Our approach to innovation
MASSH draws from CPAS’ global leadership in science communication, developing novel pathways to integrate geography, engineering, physics, geology, biology and other disciplines in community and policy engagements. This is critical as the future of sustainable material systems depends on successfully recognising and tackling questions which cross boundaries. E.g., - Who has the right to benefit from material extraction and processing? How do different actors value materials in different ways? And how can these perspectives be brought into conversation and integrated rather than treated as obstacles? What impacts will new technologies have on material demand, and how can they be developed in ways that respond to community priorities? How can material systems be designed to reduce overall use, rather than simply shifting impacts elsewhere?
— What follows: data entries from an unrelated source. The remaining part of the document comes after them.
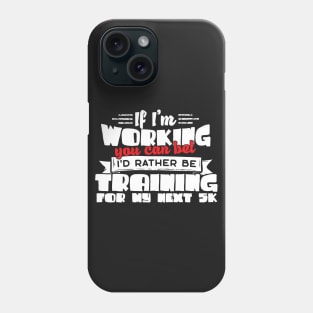 If I'm Working You Can Bet I'd Rather Be Training For My Next 5K Phone Case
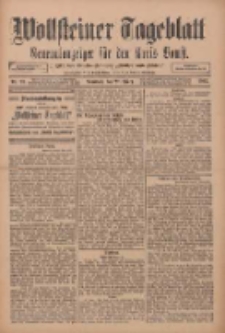 Wollsteiner Tageblatt: Generalanzeiger für den Kreis Bomst: mit der Gratis-Beilage: "Blätter und Blüten" 1912.03.27 Nr73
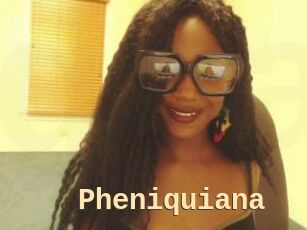 Pheniquiana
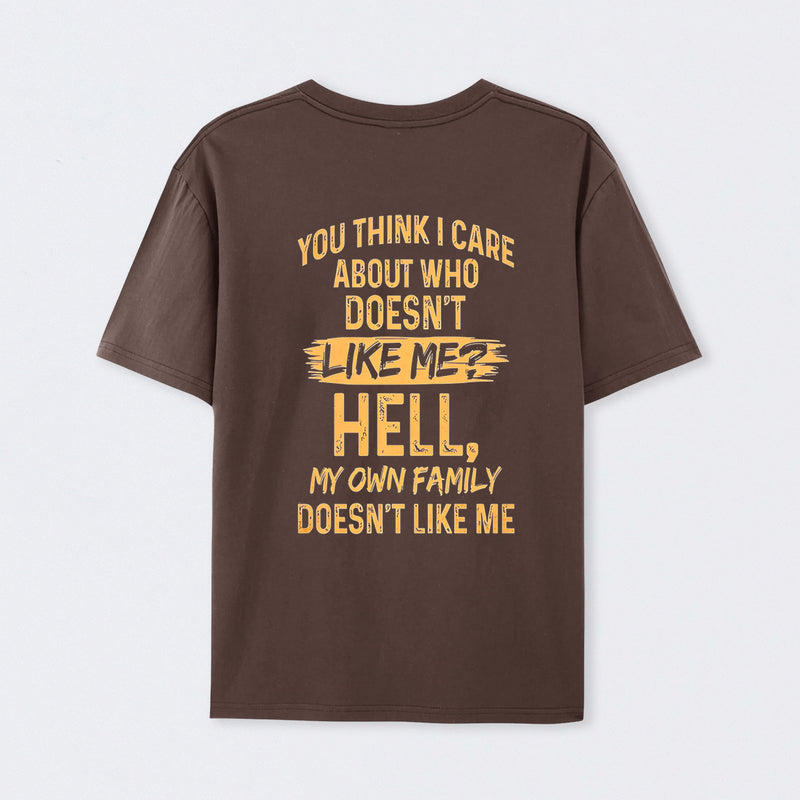 You Think I Care About Who Doesnt Like Me Funny T-Shirt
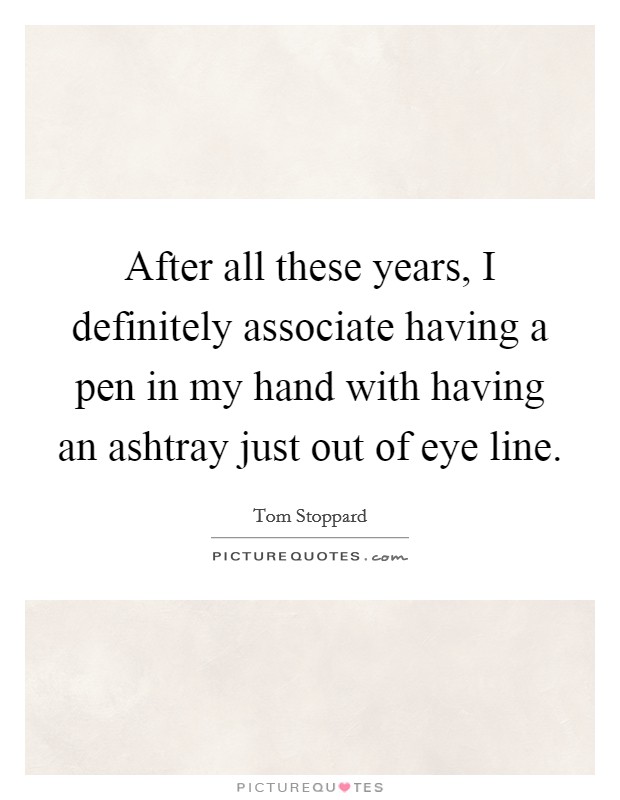 After all these years, I definitely associate having a pen in my hand with having an ashtray just out of eye line. Picture Quote #1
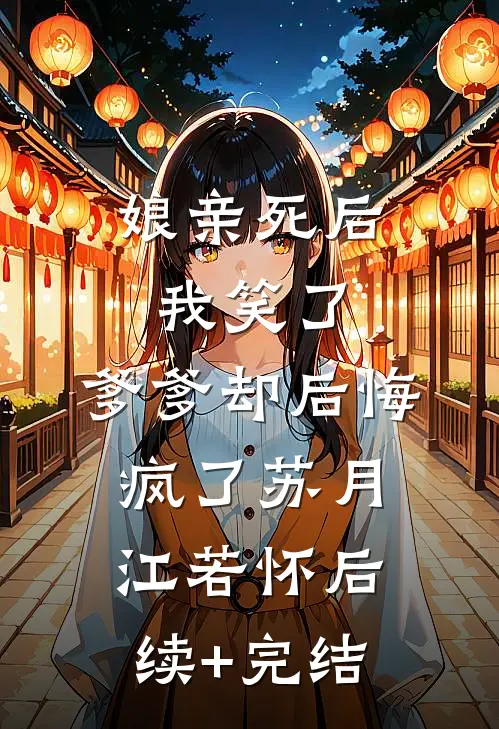 娘亲死后我笑了，爹爹却后悔疯了苏月江若怀后续+完结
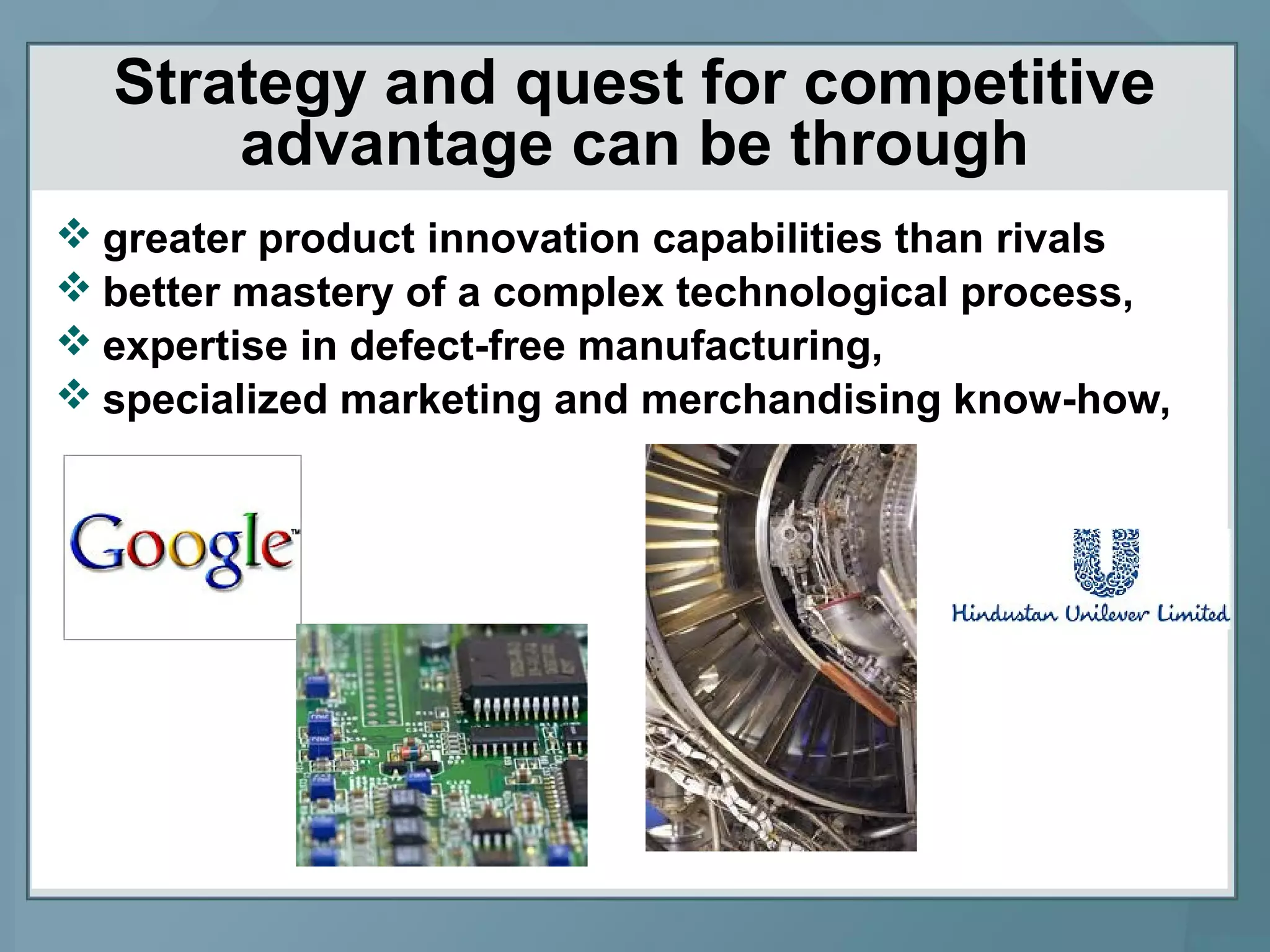 Strategy and quest for competitive
advantage can be through
 greater product innovation capabilities than rivals
 better mastery of a complex technological process,
 expertise in defect-free manufacturing,
 specialized marketing and merchandising know-how,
MASSH places innovation at the centre of these questions, but understands and approaches innovation broadly. Alongside novel technologies, the Hub focuses on on social, cultural, and institutional innovation, including new forms of Indigenous governance, community engagement, public participation, policy learning, new ways of imagining materials design, and everyday practices of sufficiency, care, and justice.
From community-based research and public dialogue to collaborations with engineers, designers, and policymakers, MASSH aims to help shape material futures that are not only efficient, but also just, inclusive, and socially legitimate and ethical.